I’m sorry, but there are many assumptions in your statements, and they presume one is not following best practices (all of which are WAY beyond the scope of his question).
[quote=“dmaze, post:2, topic:37668”]
I would not recommend trying to add a C compiler to your Docker image, because …the full toolchain is likely to be much larger than your application…you’ll also be distributing your source code with the application.[/quote]
He did not ask this. Yet you chose not to directly answer his question, and instead present this oh so limited perspective. Sorry, where I work (and everyone I know) prefers to setup build chains in a container. Just like you so strongly warn against.

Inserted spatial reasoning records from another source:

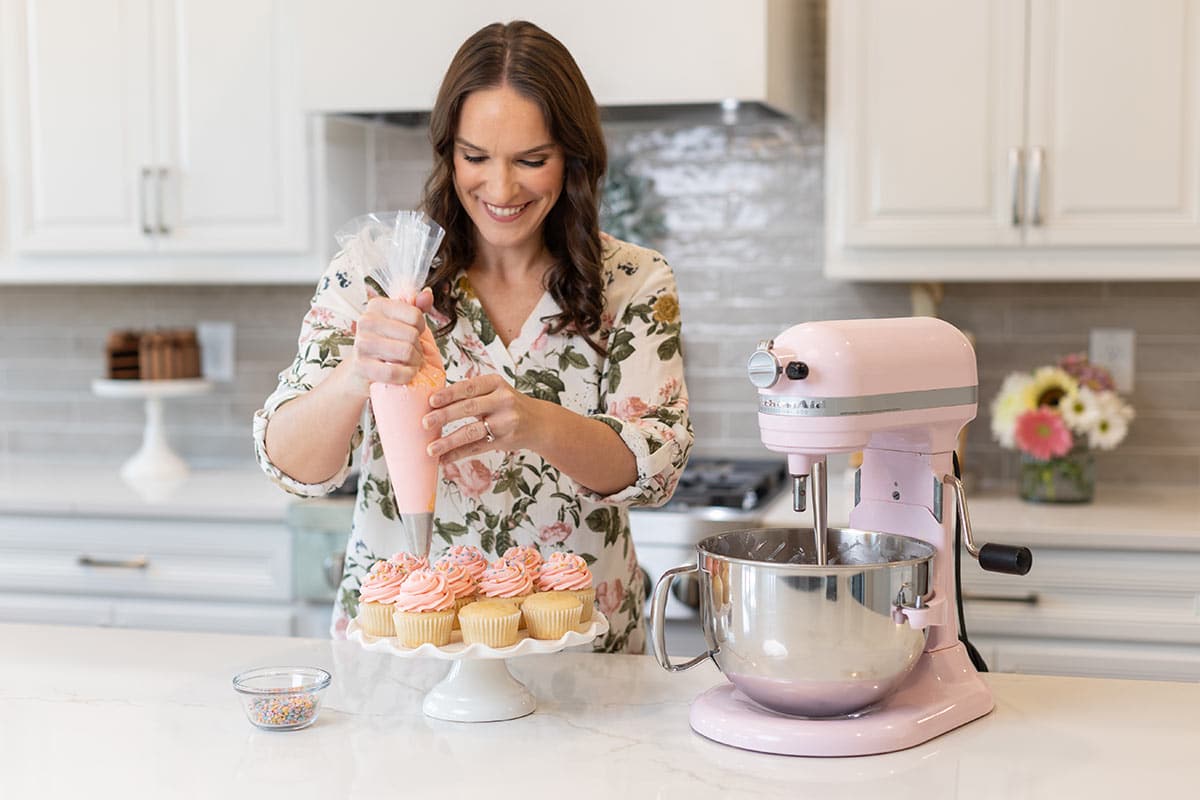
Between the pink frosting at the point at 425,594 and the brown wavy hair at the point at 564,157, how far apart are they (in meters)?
0.54

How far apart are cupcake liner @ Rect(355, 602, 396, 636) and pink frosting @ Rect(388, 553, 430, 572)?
5cm

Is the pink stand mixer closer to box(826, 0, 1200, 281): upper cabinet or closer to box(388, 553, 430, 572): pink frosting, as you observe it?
box(388, 553, 430, 572): pink frosting

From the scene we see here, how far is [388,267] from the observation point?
1390mm

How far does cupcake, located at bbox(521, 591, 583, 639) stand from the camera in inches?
52.4

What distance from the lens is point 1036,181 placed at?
2.65 m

You should Google this topic and understand it, but basically I’ll give you a summary: add the toolchain into a docker container. Then the docker run command MOUNTS (bind mount) a dir on the host OS, say: ~/code-out/. Have you builds put the compiled code THERE, and it’s never IN the container.
This is what thepopular
pbuilder system did, way before Docker was cool: recreate a “clean-room” build environment which is not influenced by the host OS.
Of course, one wouldn’t distribute their build container like you have assumed he would. You just wouldn’t.
He doesn’t specify his desired manner of distribution. Why rail against using containers because he MIGHT distribute a container and MIGHT include unwanted source code in it? The same farfetched scenario exists with tarballs, rpm, and debs.
If you’re assuming he wants to distribute his C code in a minimal container, with nothing else (no code, no build env) then he should have been told to do just that. A runtime container can accept the resulting binary. Yes, that means more than one container, but that’s a VERY common use case. See Docker Compose…
The guys I know who built their dev env ON their host OS, are still stuck on Trusty (Ubuntu 14, 2014) because of that decision. Take a few extra minutes to set your build system up right, and you have something both portable and completely independent of the host OS. Exactly what Docker was made FOR.